# Step by step guide to making a 1xD Mag host ...



## wquiles (Sep 22, 2015)

If you have access to a lathe capable of cutting threads, here a guide on how to make a custom 1xD Mag host:


Step 1: Start with a "D" size host, colour of your choice. For this guide my customer asked for 2x Digital Cammo 1xD's, designed for a 32650 "D" size LiIon cell, which is right around 6" in length (see post #2 for length suggestions for different batteries/holders), assuming a deep tailcap mod is used (which is also part of the this guide): 








Step 2: Cut to length. Actually, cut about 0.1" longer, since you have to clean up the edge (depending how you cut the tube with):

















Step 3 (optional): Almost too late now, but before cutting threads, verify you have enough room for the threads. Insert intended battery, and see if things will line up. At this point you can also note how deep does the spring would have to be move deeper inside the tailcap for the whole thing to fit together.
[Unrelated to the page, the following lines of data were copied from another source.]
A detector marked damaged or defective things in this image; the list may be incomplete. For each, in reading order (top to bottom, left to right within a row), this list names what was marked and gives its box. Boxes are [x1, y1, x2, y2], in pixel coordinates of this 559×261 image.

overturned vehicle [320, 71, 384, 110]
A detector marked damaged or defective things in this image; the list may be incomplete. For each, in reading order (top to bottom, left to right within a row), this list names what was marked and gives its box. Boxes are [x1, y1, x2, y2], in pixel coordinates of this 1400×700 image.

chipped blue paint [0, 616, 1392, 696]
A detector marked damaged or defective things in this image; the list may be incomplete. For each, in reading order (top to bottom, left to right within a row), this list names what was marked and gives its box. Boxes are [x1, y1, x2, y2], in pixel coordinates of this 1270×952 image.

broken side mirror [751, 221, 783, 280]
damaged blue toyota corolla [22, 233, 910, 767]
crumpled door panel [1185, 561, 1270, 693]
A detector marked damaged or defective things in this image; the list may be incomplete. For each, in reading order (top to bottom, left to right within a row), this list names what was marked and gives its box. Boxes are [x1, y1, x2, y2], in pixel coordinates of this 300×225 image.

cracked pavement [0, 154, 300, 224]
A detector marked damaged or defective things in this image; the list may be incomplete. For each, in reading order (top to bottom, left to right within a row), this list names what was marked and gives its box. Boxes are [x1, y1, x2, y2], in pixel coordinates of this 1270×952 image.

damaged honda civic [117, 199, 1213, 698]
Step 4: Use two layers of tape (to protect the finish), and chuck the host. Center per your lathe/chuck.







Step 5: Clean up the edge (raw from the bandsaw).







Step 6: Line up boring bar with edge (y-axis), and just barely touching the ID of the host. It goes without saying that having a DRO in the lathe is invaluable!
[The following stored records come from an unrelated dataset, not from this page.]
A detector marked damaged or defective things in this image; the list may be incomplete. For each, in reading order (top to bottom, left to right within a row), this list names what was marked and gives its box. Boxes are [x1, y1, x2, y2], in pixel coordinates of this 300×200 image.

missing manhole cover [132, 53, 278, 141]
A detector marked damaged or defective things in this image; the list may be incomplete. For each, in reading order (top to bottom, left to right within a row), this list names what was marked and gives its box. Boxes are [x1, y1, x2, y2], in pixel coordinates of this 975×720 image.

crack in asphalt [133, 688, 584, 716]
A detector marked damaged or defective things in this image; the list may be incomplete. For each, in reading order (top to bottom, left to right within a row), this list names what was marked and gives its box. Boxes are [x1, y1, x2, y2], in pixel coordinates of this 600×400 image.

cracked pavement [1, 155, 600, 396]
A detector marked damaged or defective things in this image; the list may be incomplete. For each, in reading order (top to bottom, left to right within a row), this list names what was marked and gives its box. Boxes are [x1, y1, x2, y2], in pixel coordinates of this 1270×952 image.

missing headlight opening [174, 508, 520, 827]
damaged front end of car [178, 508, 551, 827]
Step 7: Bore into the body 0.050" (total ID change of 0.1"), by .150" deep (towards the chuck). This creates the area for the o-ring to fit once the threading is all done.







Step 8: Without changing the DRO settings from the zero in step 7, now bore 0.022" into the body, by 0.500" deep (towards chuck). Of course, the first 0.150" will do nothing (material removed in step 7), but the next 0.350" will of course be removed. This new surface will be the minor diameter of the new threads being cut.







Step 9: Using the threading tool, create the relief for the start of the thread (beginning of the 0.350" section), and the end of the thread (end of the .350" section).












Step 10: Cut the 20TPI thread. 












Step 11: Clean up/polish the new threads with an abrasive pad if required:







Step 12: Clean up the sharp inside edge, to prevent it from cutting/tearing up the o-ring:







Step 13: Stop. Take a quick/short break, and marvel at your creation:







Step 14: Re-assemble host, insert battery, and without the spring, make sure everything fits. This also gives you another chance to see/measure how deep the spring needs to be recessed inside the tailcap:







Step 15: To do the deep tailcap mod, I have tried "many" things, and I always messed-up the tailcap finish, so I made my own custom Delrin holder. The tailcap is a "press fit", and with the pressure from the chuck, it does not move while I do the boring operations. When done, push through the built-in hole in the back:

















Step 16: Line up boring tool with edge of tailcap (y-axis) , and ID of tailcap (x-axis). Bore 0.600" deep (y-axis) without changing the x-axis:







Step 17: Lightly lube new threads (and a tiny bit on the o-ring), and test everything:












Step 18: Reassembly host & parts. You are done. Enjoy a beer, tee, coffee, whatever you like :twothumbs









I hope this has been helpful.

Will


----------



## wquiles (Sep 22, 2015)

These are what I came up with to adjust the length of the 1xD's based on the target battery/cell. Please note that these were "minimum" length - if you are going to use this "guide" please start a little longer and/or take into account the deep tailcap mod in order to achieve the min length possible.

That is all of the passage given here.